Task to complete - The required output is the line that contains "kingdom: Animalia" through the last line of the data, retyped verbatim and with nothing added.

[Recorded data]
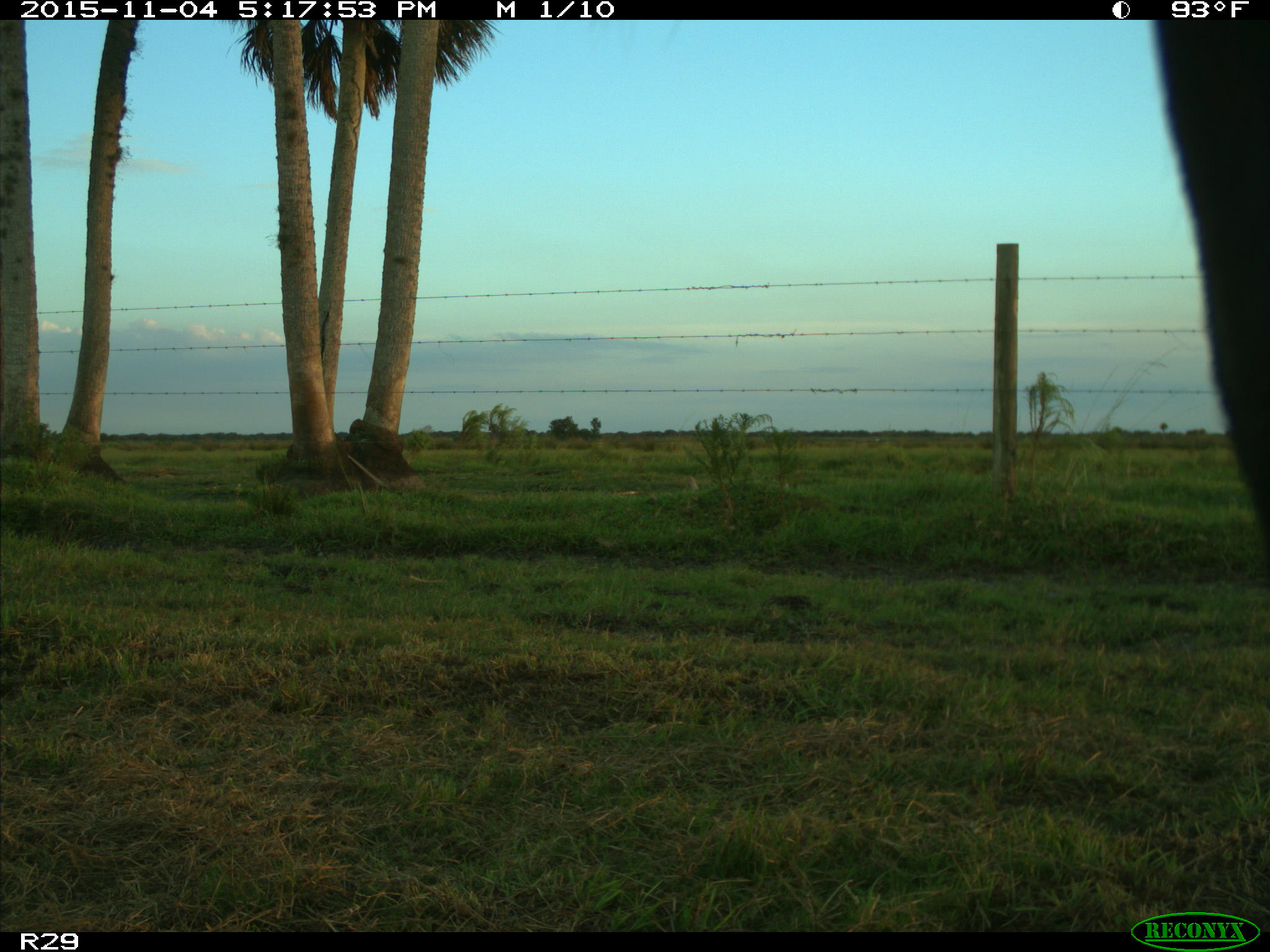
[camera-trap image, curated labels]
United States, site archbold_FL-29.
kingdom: Animalia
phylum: Chordata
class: Mammalia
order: Artiodactyla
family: Bovidae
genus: Bos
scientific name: Bos taurus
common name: domestic cow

Exercise response -
kingdom: Animalia
phylum: Chordata
class: Mammalia
order: Artiodactyla
family: Bovidae
genus: Bos
scientific name: Bos taurus
common name: domestic cow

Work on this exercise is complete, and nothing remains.